🤖 AI Summary
This work addresses key challenges in semi-supervised unified speech recognition (USR), where high-cost autoregressive pseudo-labeling and decoupled supervision between CTC and attention branches often lead to error accumulation under distribution shifts. To overcome these issues, the authors propose a CTC-driven teacher forcing mechanism that, for the first time, directly leverages greedy-decoded CTC pseudo-labels as targets for the attention branch, enabling synchronized training of both branches without expensive beam search. Additionally, a hybrid sampling strategy is introduced to mitigate exposure bias in the decoder. The proposed approach achieves state-of-the-art performance on LRS3, LRS2, and WildVSR benchmarks, halves training time, and significantly enhances robustness to out-of-distribution data, including long sequences, noisy inputs, and unseen domains.
📝 Abstract
Unified Speech Recognition (USR) has emerged as a semi-supervised framework for training a single model for audio, visual, and audiovisual speech recognition, achieving state-of-the-art results on in-distribution benchmarks.
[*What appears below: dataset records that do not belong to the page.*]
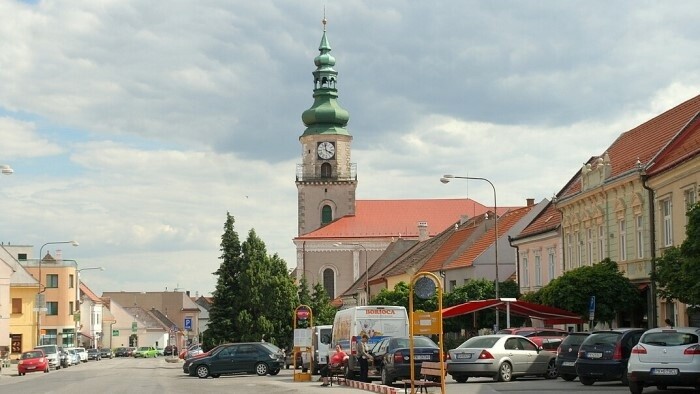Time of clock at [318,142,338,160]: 3:58
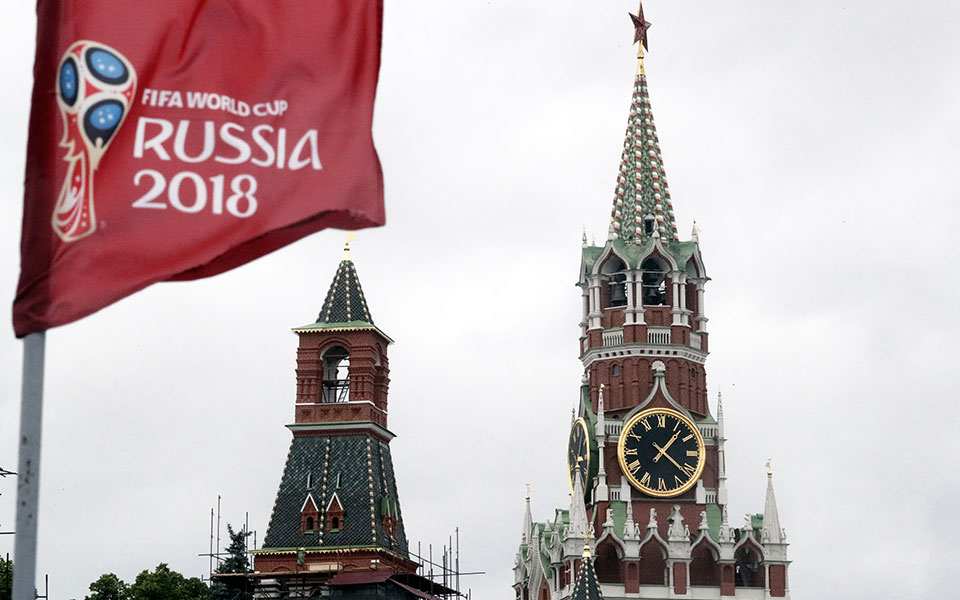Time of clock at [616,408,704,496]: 1:21
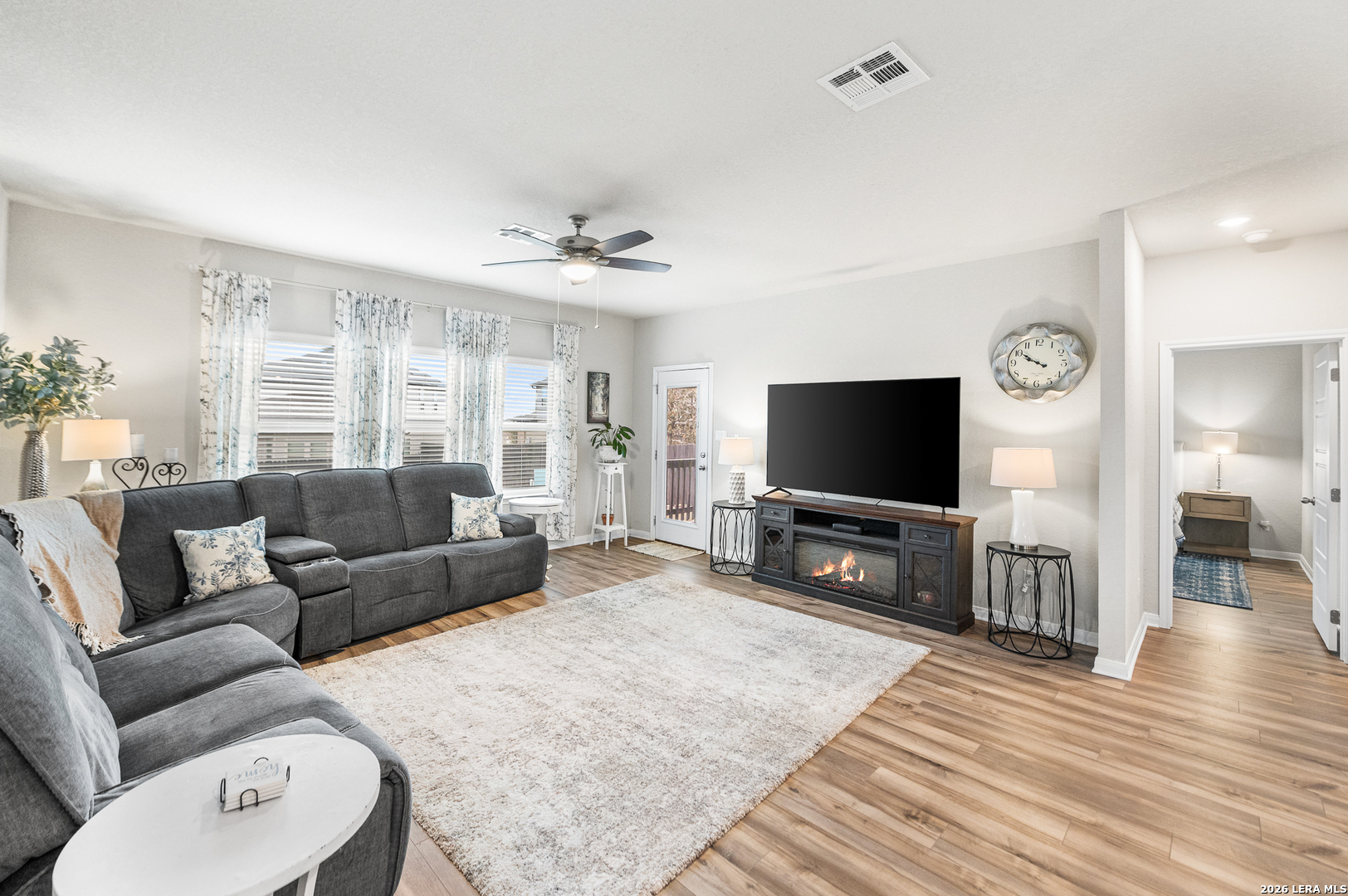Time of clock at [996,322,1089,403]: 9:50
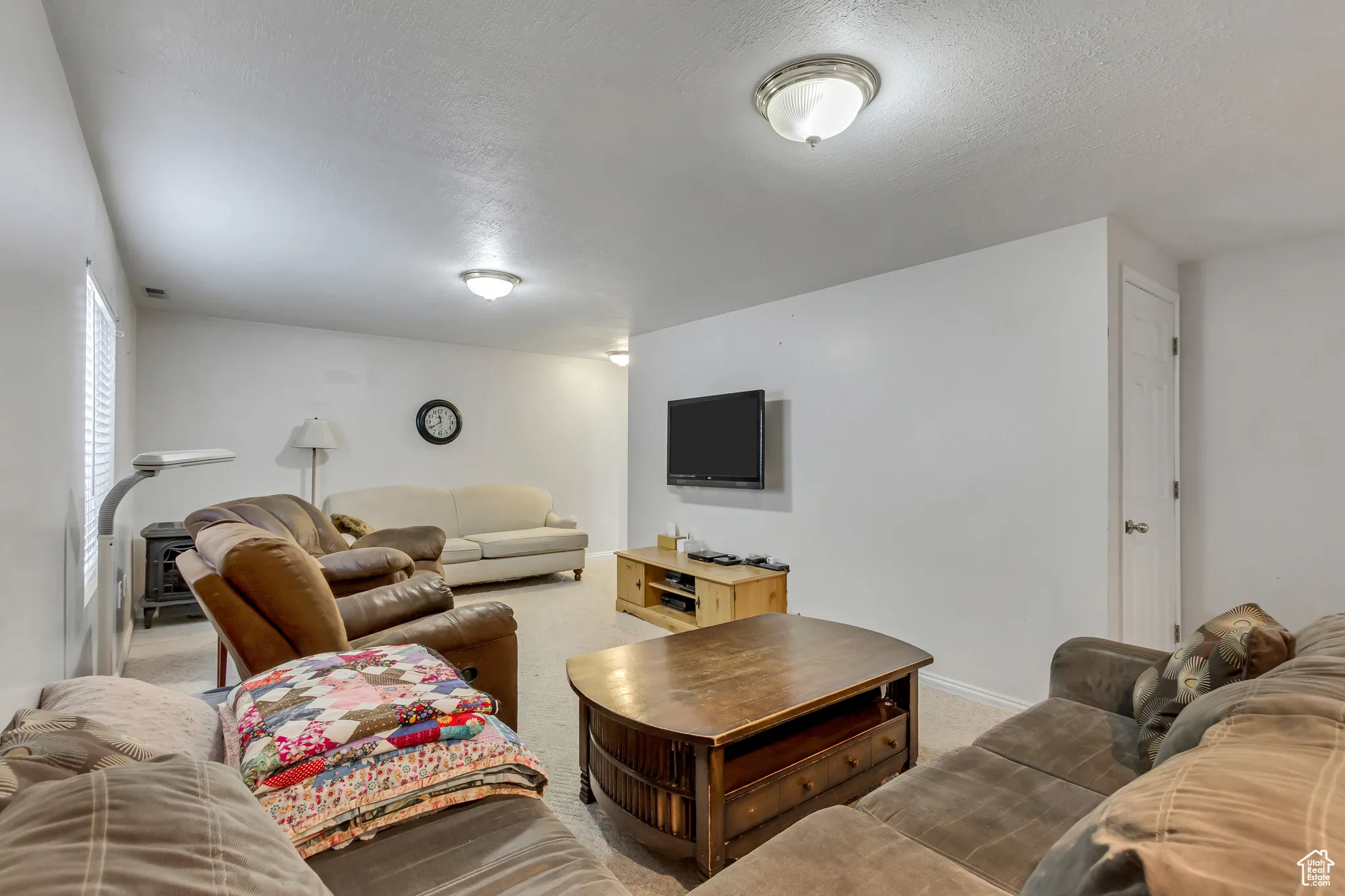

However, its reliance on autoregressive pseudo-labelling makes training expensive, while its decoupled supervision of CTC and attention branches increases susceptibility to self-reinforcing errors, particularly under distribution shifts involving longer sequences, noise, or unseen domains. We propose CTC-driven teacher forcing, where greedily decoded CTC pseudo-labels are fed into the decoder to generate attention targets in a single forward pass. Although these can be globally incoherent, in the pseudo-labelling setting they enable efficient and effective knowledge transfer. Because CTC and CTC-driven attention pseudo-labels have the same length, the decoder can predict both simultaneously, benefiting from the robustness of CTC and the expressiveness of attention without costly beam search. We further propose mixed sampling to mitigate the exposure bias of the decoder relying solely on CTC inputs. The resulting method, USR 2.0, halves training time, improves robustness to out-of-distribution inputs, and achieves state-of-the-art results on LRS3, LRS2, and WildVSR, surpassing USR and modality-specific self-supervised baselines.